__PASSAGE__:

# Halfbeaks



## Innes (Jan 13, 2003)

I got a couple of "silver halfbeaks" well that is what the shop called them









I looked in my book and thought they might be pusilla sumatrana (Sumtra Halfbeak)

here are pics of pusilla sumatrana (Sumtra Halfbeak) and it looks like my new fish

















so far they eat regular fish foods and spend all of their time just under the waters surface, but they look pretty cool.

has anyone had any experience with this species, or even halfbeaks as they are new to me


----------



## thePACK (Jan 3, 2003)

very nice..becareful ..they are scary at time and crash into the sides of tanks when scared..causeing there beaks to go crooked....or develope a bump like on the tip...


----------



## Polypterus (May 4, 2003)

Dermogenys pusillus sumatranus
is full scientific name,

Blah blah been here already,

E-mail me Innes I'll scan a few articles I have regarding this fish
for you and send them to you


----------



## pcrose (Mar 9, 2003)

I think your little halfbeaks are cute I don't think I have seen them in real life yet.


----------



## SnowCichlid (Jan 10, 2003)

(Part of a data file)
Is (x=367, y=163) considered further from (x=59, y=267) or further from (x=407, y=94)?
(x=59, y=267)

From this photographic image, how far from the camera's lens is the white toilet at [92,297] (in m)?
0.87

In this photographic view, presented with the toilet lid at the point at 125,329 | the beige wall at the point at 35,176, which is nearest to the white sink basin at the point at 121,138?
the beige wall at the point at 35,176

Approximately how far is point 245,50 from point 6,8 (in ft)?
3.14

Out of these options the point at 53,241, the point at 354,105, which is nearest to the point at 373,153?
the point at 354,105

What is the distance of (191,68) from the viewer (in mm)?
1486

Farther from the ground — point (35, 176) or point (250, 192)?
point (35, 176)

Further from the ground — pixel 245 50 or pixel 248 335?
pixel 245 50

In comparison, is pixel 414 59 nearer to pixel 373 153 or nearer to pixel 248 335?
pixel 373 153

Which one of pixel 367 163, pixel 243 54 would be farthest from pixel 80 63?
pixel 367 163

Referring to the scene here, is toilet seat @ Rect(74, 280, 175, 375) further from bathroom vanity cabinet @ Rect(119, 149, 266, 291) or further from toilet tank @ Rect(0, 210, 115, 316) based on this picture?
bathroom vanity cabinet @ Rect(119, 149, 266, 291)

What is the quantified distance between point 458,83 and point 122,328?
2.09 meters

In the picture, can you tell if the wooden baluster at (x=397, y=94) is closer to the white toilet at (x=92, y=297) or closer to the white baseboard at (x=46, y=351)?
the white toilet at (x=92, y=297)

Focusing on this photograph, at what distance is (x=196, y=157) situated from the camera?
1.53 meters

==

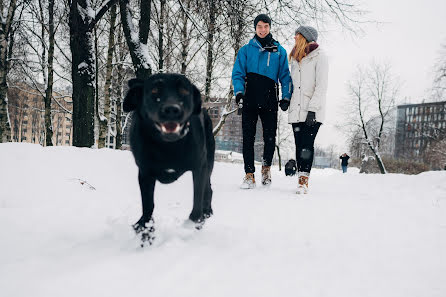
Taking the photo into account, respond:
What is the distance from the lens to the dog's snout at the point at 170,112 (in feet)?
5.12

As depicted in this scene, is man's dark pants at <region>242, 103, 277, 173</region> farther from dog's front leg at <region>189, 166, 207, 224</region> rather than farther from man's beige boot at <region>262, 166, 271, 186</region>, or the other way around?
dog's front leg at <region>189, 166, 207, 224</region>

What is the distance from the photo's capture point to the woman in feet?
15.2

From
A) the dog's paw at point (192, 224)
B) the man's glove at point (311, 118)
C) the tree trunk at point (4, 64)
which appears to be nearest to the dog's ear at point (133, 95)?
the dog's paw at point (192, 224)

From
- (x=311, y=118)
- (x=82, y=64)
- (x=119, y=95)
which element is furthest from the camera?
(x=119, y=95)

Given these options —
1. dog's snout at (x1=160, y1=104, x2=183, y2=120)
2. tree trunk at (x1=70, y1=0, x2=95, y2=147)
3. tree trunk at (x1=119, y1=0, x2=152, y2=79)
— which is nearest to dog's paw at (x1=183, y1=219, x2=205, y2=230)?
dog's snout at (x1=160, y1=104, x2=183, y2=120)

__TASK SET__:
[1] In the halfbeaks thread, what full scientific name is given for the fish?
[2] Report each line in the records that contains the string "camera".

__TASK ANSWERS__:
[1] Dermogenys pusillus sumatranus

[2]
From this photographic image, how far from the camera's lens is the white toilet at [92,297] (in m)?
Focusing on this photograph, at what distance is (x=196, y=157) situated from the camera?
which element is furthest from the camera?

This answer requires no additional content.